Similar to Prometheus, the OpenTelemetry project has basically covered the same type of metrics. So, you have counters. So to remind, counters are metrics that always go up. So it's perfect for example the number of HTTP requests coming in your service. So then you can have the HTTP requests per second for example. What OpenTelemetry has introduced is up-down counters. So you can add positive values but also negative values. So it can go up and down.

And you have gauges. Gauges, you set a value. So it's perfect for CPU usage, for response times, for memory heap, and so on. And then you have histograms. Histograms are perfect for, let's say, analytics. I want to have a P90 out of my response times, and then for that I will use histograms.

So, the collector, this that's just the main one, one of the component I mentioned before. The collector is very important because you will see, you're probably going to use it heavily in your environments when you deploy. The collector, you can deploy it in various ways. You have the agent mode which is the most recommended way. One, because at the end, it's close to the code, so only localhost communications, so you don't consume network bandwidth. In Kubernetes, you can deploy it in a daemon set, so one every node will have its own collector.

And the last one is, if not recommended, if you have no options, go there, it's the gateway. So, one big collector that will receive everything. It would be very hard to maintain it over the time. So, what is happening today, you don't rely on one collector, you rely on several collectors that will do part of the transformations. So, you will have, here in the red, I have a sidecar container in my workload and those are collectors. Which means, my app is producing telemetry data, I'm sending it locally to the container sitting next to me. So, I can do some minor transformations and then I send it to another collector, the blue one here, that will do some extra transformation.

And then, what is beautiful is that I don't touch my code with any vendor library. If I need to change, today I'm using Grafana, and tomorrow I want to use Dynatrace, the only thing that I change is one collector settings. So, it's very easy and very convenient. A collector is similar to log agent Fluentd, Filebeat, I don't know if you have been playing with that. You need a pipeline. So, collector will have a pipeline that needs to be designed where you define what I'm going to receive, metrics, traces, and so on, from which destinations, how I'm going to transform to the processor, and last, where I'm going to export that information to which observability solutions.

- **Written problem 1**: According to the OpenTelemetry transcript, which collector deployment mode is the most recommended?
These entries are unrelated to the OpenTelemetry transcript.

[Dataset items]

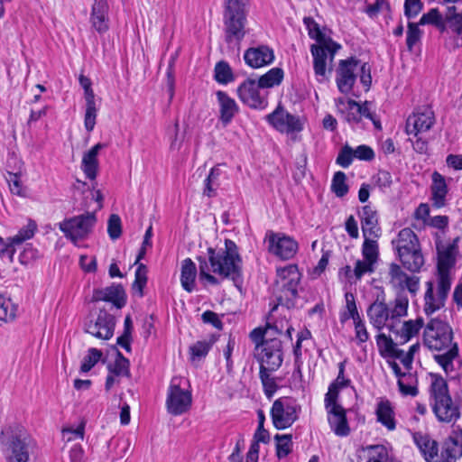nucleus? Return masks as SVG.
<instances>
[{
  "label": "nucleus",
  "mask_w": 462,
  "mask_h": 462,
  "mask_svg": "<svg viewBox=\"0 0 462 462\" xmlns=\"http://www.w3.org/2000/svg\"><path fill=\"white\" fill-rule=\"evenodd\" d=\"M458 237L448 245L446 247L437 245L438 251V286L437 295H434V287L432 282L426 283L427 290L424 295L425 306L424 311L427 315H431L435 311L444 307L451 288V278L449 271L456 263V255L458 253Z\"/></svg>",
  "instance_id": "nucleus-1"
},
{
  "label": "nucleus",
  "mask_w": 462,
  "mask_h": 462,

- **Written problem 2**: Copy all the dataset entries in Block 1 verbatim, but omit the pictures.

- **Exercise solution 1**: The agent mode.

- **Exercise solution 2**:
nucleus? Return masks as SVG.
<instances>
[{
  "label": "nucleus",
  "mask_w": 462,
  "mask_h": 462,
  "mask_svg": "<svg viewBox=\"0 0 462 462\" xmlns=\"http://www.w3.org/2000/svg\"><path fill=\"white\" fill-rule=\"evenodd\" d=\"M458 237L448 245L446 247L437 245L438 251V286L437 295H434V287L432 282L426 283L427 290L424 295L425 306L424 311L427 315H431L435 311L444 307L451 288V278L449 271L456 263V255L458 253Z\"/></svg>",
  "instance_id": "nucleus-1"
},
{
  "label": "nucleus",
  "mask_w": 462,
  "mask_h": 462,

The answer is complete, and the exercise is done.